换上衣服,老王又坐着一块钱的公交,离开了城中村,跌跌撞撞地来到了离他最近的一家自助烤肉餐厅。进餐厅门的时候,一股充满低端感的空气扑面而来,然而他已经没有钱去吃更贵的了:

“今天我要吃到老板破产为止!!”

紧对着门就是吧台,一位服务员皮笑肉不笑地迎了上来。“先生您好,请问几位呢?”

“一位。”老王又饿又累,有些有气无力了。

服务员脸上掠过了一丝有点“那个”的表情,于是他的笑容更搞笑了。“好的,请您那边付款,然后到这边入口,会有人给您找位置。”

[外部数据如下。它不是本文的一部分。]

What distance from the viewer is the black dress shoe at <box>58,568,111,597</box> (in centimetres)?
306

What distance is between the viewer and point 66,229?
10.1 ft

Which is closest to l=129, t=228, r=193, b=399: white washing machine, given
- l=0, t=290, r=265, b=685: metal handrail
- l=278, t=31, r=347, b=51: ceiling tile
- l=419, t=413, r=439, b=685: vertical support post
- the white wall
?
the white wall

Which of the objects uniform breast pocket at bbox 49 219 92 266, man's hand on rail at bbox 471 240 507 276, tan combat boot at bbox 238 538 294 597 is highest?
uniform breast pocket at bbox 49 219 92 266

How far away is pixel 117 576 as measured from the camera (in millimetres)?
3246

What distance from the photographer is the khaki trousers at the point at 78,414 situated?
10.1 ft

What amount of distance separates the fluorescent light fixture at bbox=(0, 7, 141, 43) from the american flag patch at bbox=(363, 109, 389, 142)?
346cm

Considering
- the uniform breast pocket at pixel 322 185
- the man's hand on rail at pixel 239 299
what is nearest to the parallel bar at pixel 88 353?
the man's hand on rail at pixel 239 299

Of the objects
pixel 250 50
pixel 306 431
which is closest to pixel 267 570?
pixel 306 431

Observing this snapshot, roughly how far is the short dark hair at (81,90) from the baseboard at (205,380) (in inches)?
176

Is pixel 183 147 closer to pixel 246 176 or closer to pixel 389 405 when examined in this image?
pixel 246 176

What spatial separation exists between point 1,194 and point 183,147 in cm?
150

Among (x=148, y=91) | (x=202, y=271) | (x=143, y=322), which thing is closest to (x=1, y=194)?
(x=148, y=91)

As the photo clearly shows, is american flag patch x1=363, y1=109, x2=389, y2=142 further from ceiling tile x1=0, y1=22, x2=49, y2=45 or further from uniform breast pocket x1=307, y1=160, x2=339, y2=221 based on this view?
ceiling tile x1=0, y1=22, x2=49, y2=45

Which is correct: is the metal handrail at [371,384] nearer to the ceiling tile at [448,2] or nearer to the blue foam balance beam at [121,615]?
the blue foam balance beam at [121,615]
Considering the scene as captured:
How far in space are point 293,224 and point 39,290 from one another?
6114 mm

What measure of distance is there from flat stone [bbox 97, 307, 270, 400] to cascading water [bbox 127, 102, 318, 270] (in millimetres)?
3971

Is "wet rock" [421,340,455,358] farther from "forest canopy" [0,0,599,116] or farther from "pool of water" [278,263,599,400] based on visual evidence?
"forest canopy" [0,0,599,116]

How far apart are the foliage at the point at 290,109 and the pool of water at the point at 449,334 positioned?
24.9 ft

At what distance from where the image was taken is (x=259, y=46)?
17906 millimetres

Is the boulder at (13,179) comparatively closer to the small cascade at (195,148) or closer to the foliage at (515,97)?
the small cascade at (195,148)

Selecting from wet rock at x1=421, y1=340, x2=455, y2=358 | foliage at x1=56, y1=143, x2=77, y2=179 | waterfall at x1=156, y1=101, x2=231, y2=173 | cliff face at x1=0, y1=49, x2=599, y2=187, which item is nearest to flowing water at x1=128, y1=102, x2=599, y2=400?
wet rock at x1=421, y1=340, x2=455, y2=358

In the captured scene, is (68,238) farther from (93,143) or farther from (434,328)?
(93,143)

前面排队的人还真不少;吧台里的收银员们脸上挂着一副别人欠他两百万元人民币的表情,一看就是拿死工资的,没有任何提成;只要有一点点的提成并且在吧台放两个以上的人,那就不是这个表情了。老王举着他的破手机付了钱——没错他还是有个破手机的,是他读研究生时买的破红米,还是联芯的渣渣处理器的。

接过一张小小纸条,老王走到了右边的入口处;一个真正有点老,长得有点像《水浒传》电视剧里的镇关西的糟老头子服务员拿过条子看了看,头也不回地向前走,老王急忙跟上;只见走啊走,走过了不少看起来还挺舒服地四人桌和圆桌,但是“镇关西”并没放慢脚步,直到走到了两排二人桌,“镇关西”指着一个桌子。“就坐这里吧。”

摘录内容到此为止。